Poplamiony Hołd
Tekst piosenki
Stoję trochę poplamiony, boję się i czekam.
Nie skoczę z krawężnika w tak odległą przepaść.
Choć plamy szpecą, brudne tylko przepuszczają światło,
nie słucham Ojca, Ducha, Syna z Przenajświętszą Matką.
I czekam, wkoło rosną ściany, z których świat jest zbudowany,
chorym błyszczą blaskiem, którym kwas na moje rany.
Nie słucham, chłonę wszystko, po szyję się zapadam,
a serce twarde, smutne już mi nic nie podpowiada.
I czekam, nie wiem na co, myślę: nie dam rady murom.
A ta największa plama z plamy staje się już dziurą.
Ja tę drogę dobrze już znam:
zagubienie, upokorzenie, strach.
Dobrze ją znam, bo wciąż widzę, jak
trzyma mnie w starych kajdanach świat.
Wreszcie wyrwę się i dłużej w tym nie będę trwał,
a Ty nie zostawisz mnie pośród popielatych skał.
Rany się zagoją ogniem wypalone,
ogniem, który dałeś przez krwawą ofiarę.
Nie widzę Cię w morzu pięknych słów:
"jaki słodki, dobry, łagodny nasz Bóg",
lecz jedno wiem - Ty ratujesz mnie,
chociaż każdy mój grzech to kolejny gwóźdź.

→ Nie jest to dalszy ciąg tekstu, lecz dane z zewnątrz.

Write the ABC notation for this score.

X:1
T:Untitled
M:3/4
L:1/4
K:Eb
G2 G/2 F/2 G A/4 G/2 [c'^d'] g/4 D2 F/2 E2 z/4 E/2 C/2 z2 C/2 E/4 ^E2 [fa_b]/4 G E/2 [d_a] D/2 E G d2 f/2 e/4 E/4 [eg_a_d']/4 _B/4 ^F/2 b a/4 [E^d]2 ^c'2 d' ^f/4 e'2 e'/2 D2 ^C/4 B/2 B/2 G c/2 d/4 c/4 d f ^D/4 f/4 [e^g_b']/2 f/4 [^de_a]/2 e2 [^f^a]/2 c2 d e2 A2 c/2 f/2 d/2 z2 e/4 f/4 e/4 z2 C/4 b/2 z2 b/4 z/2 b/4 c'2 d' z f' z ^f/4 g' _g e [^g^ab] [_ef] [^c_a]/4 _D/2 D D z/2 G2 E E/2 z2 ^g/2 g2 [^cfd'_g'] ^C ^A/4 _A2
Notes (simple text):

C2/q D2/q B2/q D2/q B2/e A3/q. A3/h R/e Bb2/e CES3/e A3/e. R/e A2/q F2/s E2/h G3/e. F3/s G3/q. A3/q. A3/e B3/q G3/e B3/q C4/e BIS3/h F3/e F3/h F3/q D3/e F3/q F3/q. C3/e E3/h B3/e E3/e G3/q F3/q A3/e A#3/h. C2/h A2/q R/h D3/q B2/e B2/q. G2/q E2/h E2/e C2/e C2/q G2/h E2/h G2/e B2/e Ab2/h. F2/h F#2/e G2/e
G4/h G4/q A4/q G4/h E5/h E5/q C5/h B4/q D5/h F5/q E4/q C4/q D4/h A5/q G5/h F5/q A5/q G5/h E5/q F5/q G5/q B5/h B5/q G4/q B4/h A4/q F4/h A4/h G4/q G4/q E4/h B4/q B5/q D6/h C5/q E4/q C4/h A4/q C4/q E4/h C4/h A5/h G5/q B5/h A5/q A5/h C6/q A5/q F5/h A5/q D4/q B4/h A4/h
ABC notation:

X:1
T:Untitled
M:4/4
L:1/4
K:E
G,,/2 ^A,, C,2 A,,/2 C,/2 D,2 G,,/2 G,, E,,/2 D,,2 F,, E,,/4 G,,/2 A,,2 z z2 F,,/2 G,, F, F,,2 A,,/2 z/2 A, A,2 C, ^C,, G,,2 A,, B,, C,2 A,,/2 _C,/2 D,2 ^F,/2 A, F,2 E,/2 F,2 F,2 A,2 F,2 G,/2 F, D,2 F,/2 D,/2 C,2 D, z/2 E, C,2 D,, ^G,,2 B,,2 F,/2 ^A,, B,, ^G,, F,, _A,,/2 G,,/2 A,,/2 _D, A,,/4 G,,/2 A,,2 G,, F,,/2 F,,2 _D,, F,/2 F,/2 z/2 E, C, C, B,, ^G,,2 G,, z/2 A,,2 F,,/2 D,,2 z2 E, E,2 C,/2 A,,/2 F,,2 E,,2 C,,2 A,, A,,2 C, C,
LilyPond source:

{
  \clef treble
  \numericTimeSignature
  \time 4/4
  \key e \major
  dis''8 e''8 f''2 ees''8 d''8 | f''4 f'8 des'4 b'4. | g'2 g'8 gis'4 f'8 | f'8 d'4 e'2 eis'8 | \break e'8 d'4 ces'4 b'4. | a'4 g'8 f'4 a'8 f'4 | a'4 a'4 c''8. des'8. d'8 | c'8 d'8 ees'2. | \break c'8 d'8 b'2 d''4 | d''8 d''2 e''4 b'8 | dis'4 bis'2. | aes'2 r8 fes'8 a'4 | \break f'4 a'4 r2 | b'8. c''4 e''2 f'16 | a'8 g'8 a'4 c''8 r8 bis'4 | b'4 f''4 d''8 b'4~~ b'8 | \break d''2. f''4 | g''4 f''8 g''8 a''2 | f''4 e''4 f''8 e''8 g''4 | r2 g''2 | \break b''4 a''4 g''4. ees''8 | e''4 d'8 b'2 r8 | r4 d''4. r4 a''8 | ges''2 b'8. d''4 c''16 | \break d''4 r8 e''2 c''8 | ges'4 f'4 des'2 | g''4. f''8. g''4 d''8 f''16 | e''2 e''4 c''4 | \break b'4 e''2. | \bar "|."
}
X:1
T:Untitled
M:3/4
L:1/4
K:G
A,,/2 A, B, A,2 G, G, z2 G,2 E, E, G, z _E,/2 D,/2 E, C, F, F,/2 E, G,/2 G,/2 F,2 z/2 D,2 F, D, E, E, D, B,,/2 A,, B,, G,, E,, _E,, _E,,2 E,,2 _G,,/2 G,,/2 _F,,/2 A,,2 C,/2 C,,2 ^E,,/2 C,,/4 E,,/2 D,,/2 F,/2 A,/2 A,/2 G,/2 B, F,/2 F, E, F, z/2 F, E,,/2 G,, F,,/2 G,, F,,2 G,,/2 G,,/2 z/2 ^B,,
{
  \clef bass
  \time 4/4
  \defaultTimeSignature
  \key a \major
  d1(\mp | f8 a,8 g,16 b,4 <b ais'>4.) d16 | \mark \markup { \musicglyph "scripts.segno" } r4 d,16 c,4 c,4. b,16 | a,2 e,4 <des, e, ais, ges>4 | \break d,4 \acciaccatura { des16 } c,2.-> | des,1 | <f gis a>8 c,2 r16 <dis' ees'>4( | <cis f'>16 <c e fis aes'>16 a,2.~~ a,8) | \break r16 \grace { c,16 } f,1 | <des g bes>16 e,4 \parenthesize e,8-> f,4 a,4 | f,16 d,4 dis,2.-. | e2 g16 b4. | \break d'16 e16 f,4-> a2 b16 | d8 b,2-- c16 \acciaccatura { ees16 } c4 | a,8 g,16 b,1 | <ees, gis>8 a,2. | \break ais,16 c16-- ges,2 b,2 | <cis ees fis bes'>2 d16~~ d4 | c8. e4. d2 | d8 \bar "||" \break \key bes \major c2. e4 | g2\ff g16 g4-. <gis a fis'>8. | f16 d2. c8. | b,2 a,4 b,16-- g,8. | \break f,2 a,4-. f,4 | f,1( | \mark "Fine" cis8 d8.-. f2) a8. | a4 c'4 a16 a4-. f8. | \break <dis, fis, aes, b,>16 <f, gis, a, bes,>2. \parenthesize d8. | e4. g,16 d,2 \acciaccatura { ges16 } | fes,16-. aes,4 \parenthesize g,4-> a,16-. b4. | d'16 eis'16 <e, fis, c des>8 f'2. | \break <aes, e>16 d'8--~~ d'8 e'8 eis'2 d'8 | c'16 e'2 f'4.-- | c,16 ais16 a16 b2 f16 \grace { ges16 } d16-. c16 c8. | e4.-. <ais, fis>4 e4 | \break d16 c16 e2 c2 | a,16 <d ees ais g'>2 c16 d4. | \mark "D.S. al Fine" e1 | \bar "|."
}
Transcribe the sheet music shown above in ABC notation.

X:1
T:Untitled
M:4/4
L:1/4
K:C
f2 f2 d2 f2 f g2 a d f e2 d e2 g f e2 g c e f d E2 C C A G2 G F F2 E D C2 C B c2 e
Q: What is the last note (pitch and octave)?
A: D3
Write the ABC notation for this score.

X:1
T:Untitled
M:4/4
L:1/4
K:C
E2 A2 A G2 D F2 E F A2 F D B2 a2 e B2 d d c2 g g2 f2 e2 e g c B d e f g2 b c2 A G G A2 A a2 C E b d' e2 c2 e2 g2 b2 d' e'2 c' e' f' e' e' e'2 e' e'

Nie skoczę z krawężnika w tak odległą przepaść.
Choć plamy szpecą, brudne tylko przepuszczają światło,
nie słucham Ojca, Ducha, Syna z Przenajświętszą Matką.
I czekam, wkoło rosną ściany, z których świat jest zbudowany,
chorym błyszczą blaskiem, którym kwas na moje rany.
Nie słucham, chłonę wszystko, po szyję się zapadam,
a serce twarde, smutne już mi nic nie podpowiada.
I czekam, nie wiem na co, myślę: nie dam rady murom.
A ta największa plama z plamy staje się już dziurą.
Ja tę drogę dobrze już znam:
zagubienie, upokorzenie, strach.
Dobrze ją znam, bo wciąż widzę, jak
trzyma mnie w starych kajdanach świat.
Wreszcie wyrwę się i dłużej w tym nie będę trwał,
a Ty nie zostawisz mnie pośród popielatych skał.
Rany się zagoją ogniem wypalone,
ogniem, który dałeś przez krwawą ofiarę.
Nie widzę Cię w morzu pięknych słów:
"jaki słodki, dobry, łagodny nasz Bóg",
lecz jedno wiem - Ty ratujesz mnie,
chociaż każdy mój grzech to kolejny gwóźdź.